[erlang-questions] Mnesia vs. timeouts

Thu Sep 2 17:08:57 CEST 2010

2010/9/2 Håkan Mattsson <hm@REDACTED>:
> cupira <igorrs@REDACTED> wrote:
>> Hello.
>>
>> I've recently had a problem with a pool of servers running Mnesia.
>> The clients reach the pool through a load balancer and the tables
>> (most of which are disc_only_copies) are fragmented and replicated
>> throughout the servers. This means that Mnesia, on each server
>> handling a request, will usually need to contact other servers.
>
> This is a rather unfortunate setup that does not scale. In order to make
> this to scale, you would need to try to achieve that each request only
> should access local replicas.

By replicas, do you mean Mnesia clones? Since I'm using replication
also for data safety, I can't see a "local" scenario that would make
sense. Even if you have two nodes in the same server, each one writing
a clone to a different external storage, that would still be
non-ideal. Besides, this scenario wouldn't be free of the problems of
cloning to two different machines, since one of the external storages
might still be overloaded some day.
That said... replication was not really the problem in the situation I
described, since the huge majority of the operations were dirty reads
(not writes).

If what you meant was actually fragments (not replicas), you would be
saying that I shouldn't run distributed activities through Mnesia (?).
Actually, I can avoid distributed activities for my simple dirty
reads: just check with Mnesia which nodes hold the data and then
contact one of them via RPC. I'm planning that, indeed. But if you
tell people they can't run distributed activities, Mnesia starts to
become less useful.

The third possibility is: you meant the clients should also reach
Mnesia by the exact server that holds all the necessary data.
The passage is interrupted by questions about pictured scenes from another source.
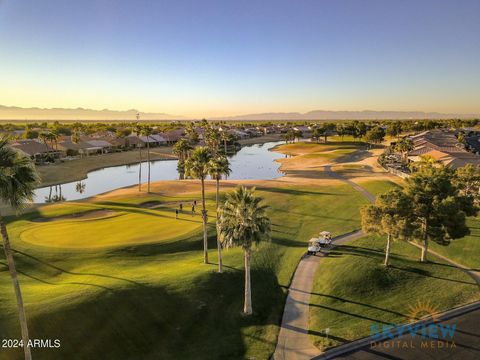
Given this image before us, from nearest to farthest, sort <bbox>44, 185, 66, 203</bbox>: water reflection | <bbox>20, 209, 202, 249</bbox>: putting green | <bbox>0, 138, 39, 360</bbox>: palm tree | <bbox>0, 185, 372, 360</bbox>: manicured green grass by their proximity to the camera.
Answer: <bbox>0, 138, 39, 360</bbox>: palm tree, <bbox>0, 185, 372, 360</bbox>: manicured green grass, <bbox>20, 209, 202, 249</bbox>: putting green, <bbox>44, 185, 66, 203</bbox>: water reflection

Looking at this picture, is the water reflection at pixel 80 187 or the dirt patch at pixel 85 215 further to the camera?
the water reflection at pixel 80 187

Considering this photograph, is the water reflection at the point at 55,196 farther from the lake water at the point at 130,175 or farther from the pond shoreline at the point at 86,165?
the pond shoreline at the point at 86,165

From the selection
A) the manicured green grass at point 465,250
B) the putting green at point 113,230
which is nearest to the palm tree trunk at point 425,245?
the manicured green grass at point 465,250

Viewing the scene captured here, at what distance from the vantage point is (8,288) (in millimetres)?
25469

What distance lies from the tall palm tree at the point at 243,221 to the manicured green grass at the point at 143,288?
5640 mm

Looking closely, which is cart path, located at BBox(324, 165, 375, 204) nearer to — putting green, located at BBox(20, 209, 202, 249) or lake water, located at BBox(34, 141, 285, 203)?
lake water, located at BBox(34, 141, 285, 203)

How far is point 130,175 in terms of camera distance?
315ft

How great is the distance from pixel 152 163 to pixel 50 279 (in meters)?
90.9

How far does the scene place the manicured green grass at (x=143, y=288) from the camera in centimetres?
2084

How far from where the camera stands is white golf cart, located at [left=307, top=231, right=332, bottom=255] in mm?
35562

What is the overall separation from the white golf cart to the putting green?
14631 millimetres

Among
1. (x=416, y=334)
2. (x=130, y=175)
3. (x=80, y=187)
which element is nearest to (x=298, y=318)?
(x=416, y=334)

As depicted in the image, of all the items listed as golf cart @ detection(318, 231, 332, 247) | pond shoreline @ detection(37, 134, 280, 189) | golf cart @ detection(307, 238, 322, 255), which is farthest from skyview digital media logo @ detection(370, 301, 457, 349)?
pond shoreline @ detection(37, 134, 280, 189)

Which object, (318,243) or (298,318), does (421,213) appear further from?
(298,318)
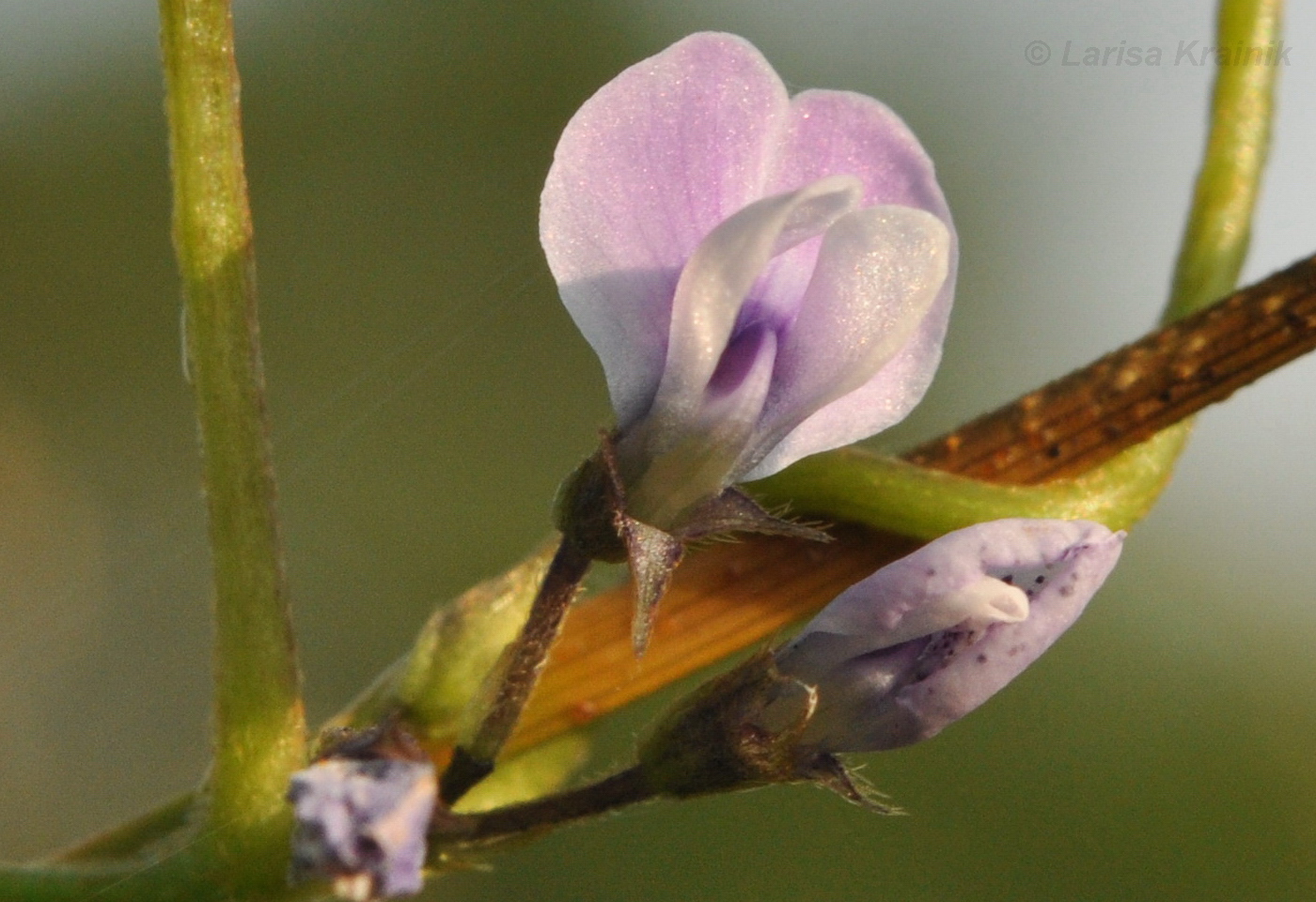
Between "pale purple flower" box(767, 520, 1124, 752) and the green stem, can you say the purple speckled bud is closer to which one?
"pale purple flower" box(767, 520, 1124, 752)

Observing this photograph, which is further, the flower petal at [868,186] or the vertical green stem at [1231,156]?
the vertical green stem at [1231,156]

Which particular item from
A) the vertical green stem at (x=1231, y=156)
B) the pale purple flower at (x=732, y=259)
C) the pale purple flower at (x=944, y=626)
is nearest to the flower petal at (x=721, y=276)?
the pale purple flower at (x=732, y=259)

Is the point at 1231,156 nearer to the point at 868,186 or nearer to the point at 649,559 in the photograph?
the point at 868,186

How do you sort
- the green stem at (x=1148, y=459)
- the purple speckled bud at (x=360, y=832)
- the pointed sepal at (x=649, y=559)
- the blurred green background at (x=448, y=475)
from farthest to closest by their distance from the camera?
the blurred green background at (x=448, y=475)
the green stem at (x=1148, y=459)
the pointed sepal at (x=649, y=559)
the purple speckled bud at (x=360, y=832)

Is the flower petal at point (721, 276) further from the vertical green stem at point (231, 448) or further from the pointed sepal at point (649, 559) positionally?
the vertical green stem at point (231, 448)

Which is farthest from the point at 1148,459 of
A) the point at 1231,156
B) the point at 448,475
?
the point at 448,475

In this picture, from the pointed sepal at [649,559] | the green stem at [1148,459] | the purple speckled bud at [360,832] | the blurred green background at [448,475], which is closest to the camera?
the purple speckled bud at [360,832]

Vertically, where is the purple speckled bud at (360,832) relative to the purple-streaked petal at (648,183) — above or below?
below

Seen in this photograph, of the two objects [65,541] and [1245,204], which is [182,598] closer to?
[65,541]
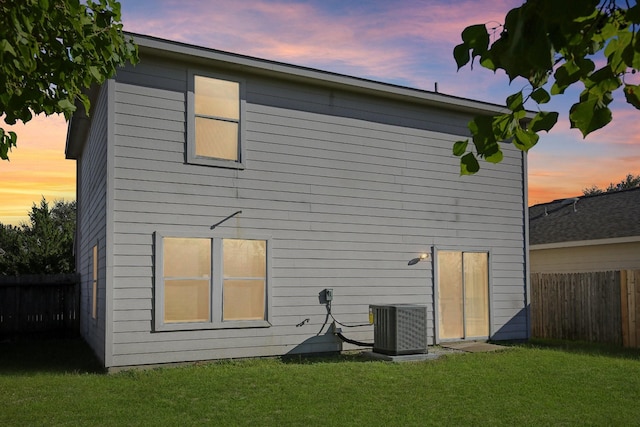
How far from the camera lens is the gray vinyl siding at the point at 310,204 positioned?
34.0 ft

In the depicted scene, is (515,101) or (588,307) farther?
(588,307)

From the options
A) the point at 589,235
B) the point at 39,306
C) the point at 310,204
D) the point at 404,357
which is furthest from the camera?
the point at 589,235

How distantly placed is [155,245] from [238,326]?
198 cm

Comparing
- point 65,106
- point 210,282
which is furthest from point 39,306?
point 65,106

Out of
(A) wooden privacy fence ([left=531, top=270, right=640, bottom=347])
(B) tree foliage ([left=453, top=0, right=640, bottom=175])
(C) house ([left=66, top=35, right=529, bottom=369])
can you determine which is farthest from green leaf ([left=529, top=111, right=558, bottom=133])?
(A) wooden privacy fence ([left=531, top=270, right=640, bottom=347])

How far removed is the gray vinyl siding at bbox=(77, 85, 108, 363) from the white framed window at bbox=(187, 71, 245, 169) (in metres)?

In this
scenario, Mnesia would be almost worthless, so I don't think you mean
that.

I'll post again today, to discuss some solutions.

Thanks.
Igor.

> Mnesia has a concept of foreign keys
> that can be used to co-allocate fragments from different tables.
>
>> The problem happened when the number of requests from the clients was
>> suddenly multiplied by 100 during some seconds. The kernel (system)
>> CPU time immediately reached the top on every server and the clients
>> began to timeout and later retry the failed requests (what worsened
>> the problem, of course).
>> From the logs in the servers, I noticed some dirty reads taking more
>> than 10 minutes to finish (way after the clients had given up on those
>> operations).
>>
>> My question is: how can I set a timeout for every Mnesia activity
>> (which may be distributed) and make sure that, after that time, no
>> operation related to that activity will be left hanging on any node?
>> By just killing the process that called mnesia:activity, am I
>> guaranteed to get that result?
>
> Mnesia has no such timeout. I would not recommend killing the Mnesia
> related processes, even if Mnesia is designed to cope with that. The core
> problem seems to be that your application does not scale. Killing processes
> in panic does not solve the real problem.
>
> /Håkan

-- 
"The secret of joy in work is contained in one word - excellence. To
know how to do something well is to enjoy it." - Pearl S. Buck.